• [Aufgabe A]: Fassen Sie den Absatz des Textes zur Maibowle 2023, der mit „Apropos Sonne“ beginnt, als Stichpunktliste zusammen und behalten Sie dabei seine wesentlichen Angaben bei.
• [Aufgabe B]: In welchem Geschoss der Liebermann Villa am Wannsee ist laut dem Text zur Maibowle 2023 die Sonderausstellung „Meeting Liebermann“ untergebracht?
• [Aufgabe C]: Schreiben Sie den Text zur Maibowle 2023 im Anschluss an seinen letzten Satz weiter.
***** Bereitgestellter Text
Maibowle 2023 – Sommerhäuser und Wassermomente

Wo ist nur dieser Mai so schnell hingekommen? Ehe man sich versieht – schon wieder ein Monat wie im Flug vergangen. Und was für einer – für mich ein wirklicher Wonnemonat mit wunderbaren Eindrücken, erfrischenden Inspirationen, stimmungsvollen Momenten am Wasser, feinen Büchern, frischem Wind und sonnigem Gemüt.

Apropos Sonne – eine grandiose Ausstellung gibt es aktuell (noch bis zum 11. Juni 23 im Potsdamer Museum Barberini zu sehen: „Sonne – Die Quelle des Lichts in der Kunst“ (25.02.23 – 11.06.23). Die Darstellung der Sonne in Kunstwerken von der Antike bis in die Gegenwart – Licht, Wärme, viele Facetten – wirklich sehr sehenswert und eindrucksvoll u.a. mit Werken von Monet, Munch, Caspar David Friedrich, William Turner, Rubens und vielen mehr.

Vollkommen anders, aber ebenfalls faszinierend ist die aktuelle Sonderausstellung „Meeting Liebermann – Fotoporträts aus der Sammlung Ullstein“ (25.03.23 – 03.07.23) im Obergeschoss der Liebermann Villa am Wannsee. Gezeigt werden großformatige Schwarz-Weiß-Fotografien von Max Liebermann und seiner Familie, die starke Ausdruckskraft besitzen.

Die Gegend um Potsdam und Berlin ist reich an Sommerresidenzen jeglicher Couleur und voller Geschichte: die Liebermann Villa am Wannsee, Schloss Caputh und das Einstein-Haus, das Alexanderhaus in Groß Glienicke, die Pfaueninsel…
Sehnsuchtsorte am Wasser, die diesen Monat unter anderem auch meine Fotoimpressionen prägen.

Und auch in meiner Lektüre habe ich diesen Monat der Familie Liebermann und „Max Liebermanns Garten“ einen Schwerpunkt gewidmet. Regina Scheers Familienbiografie „Wir sind die Liebermanns“ schafft einen wunderbaren und sehr gut lesbaren Überblick über den weit verästelten Stammbaum der jüdischen Familie aus Märkisch Friedland. Wie auch in ihrem Roman „Gott wohnt im Wedding“ erschließt sie vieles auch über die Geschichte der Gebäude und Orte, an welchen die Menschen gelebt haben.
**********
***** Bereitgestelltes Material
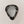 Load image into Gallery viewer, The FBCW Fogbuster Coffee Works Guitar Pick features a black and white marbled pattern with "FOGBUSTER AIR ROASTED" printed above a dotted oval—a standout custom pick for your guitar accessory collection.
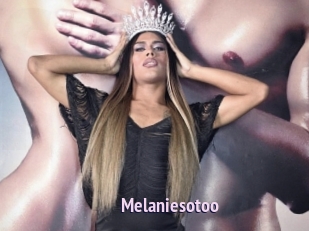 Melaniesotoo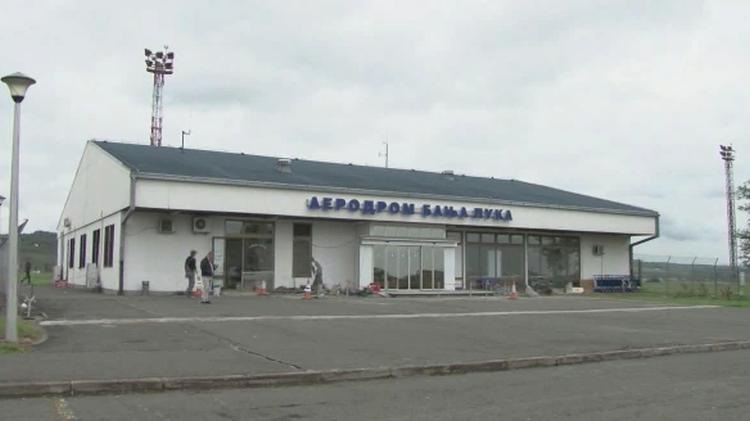 Milionski gubici aerodroma Banja Luka – u toku i sudski sporovi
**********
• [Antwortfeld A]:
- Ausstellung: „Sonne – Die Quelle des Lichts in der Kunst“
- Ort: Museum Barberini in Potsdam
- Laufzeit: 25.02.23 bis 11.06.23
- Thema: Darstellung der Sonne in Kunstwerken von der Antike bis in die Gegenwart (Licht, Wärme, viele Facetten)
- Werke unter anderem von Monet, Munch, Caspar David Friedrich, William Turner und Rubens
- Urteil: sehr sehenswert und eindrucksvoll

• [Antwortfeld B]: Im Obergeschoss.

• [Antwortfeld C]:
In Romanform widmet sich hingegen Sophia Mott in „Dem Paradies so fern – Martha Liebermann“ vor allem dem letzten Lebensabschnitt Martha Liebermanns: Dem Bangen und Hoffen zwischen 1941 und 1943 doch noch eine Möglichkeit zur Ausreise ins Exil erreichen zu können, die sich letztlich leider zerschlug und mit ihrem Suizid endete, durch den sie sich der Deportation nach Theresienstadt entzog.

Eine andere deutsche Stadt – und zwar Hamburg – und eine andere Zeit (das Jahr 1906) und doch auch ein geschichtlich sehr interessantes Kapitel beleuchtet Claudia Weiss in ihrem historischen Roman Jenseits von Hamburg. Es geht um die Auswandererhallen, die Albert Ballin errichten ließ, und die Menschen, die dort ihre letzte Zwischenstation vor der Seereise und Auswanderung nach Amerika passierten.

Weiter ging es ins Saale Unstrut-Gebiet mit Katrin Sedlitz’ Roman Schweigenberg, der sich auf intelligente, tiefgründige Weise mit der DDR-Vergangenheit und der Aufarbeitung der Geschichte bzw. auch mit dem Umgang mit erlittenem Unrecht beschäftigt. Ein vielschichtiges Buch mit zahlreichen Facetten und jeder Menge Denkanstößen.

Und nochmal bin ich – dieses Mal basierend auf wahren Begebenheiten und Persönlichkeiten – in die deutsche Geschichte abgetaucht: Sandra Lüpkes erzählt in ihrem Roman Das Licht im Rücken die Geschichte der Familie und Firma Leitz und der legendären Leica-Kamera. Hochinteressant, spannend und absolut fesselnd – ein Buch, das ich kaum mehr aus der Hand legen konnte.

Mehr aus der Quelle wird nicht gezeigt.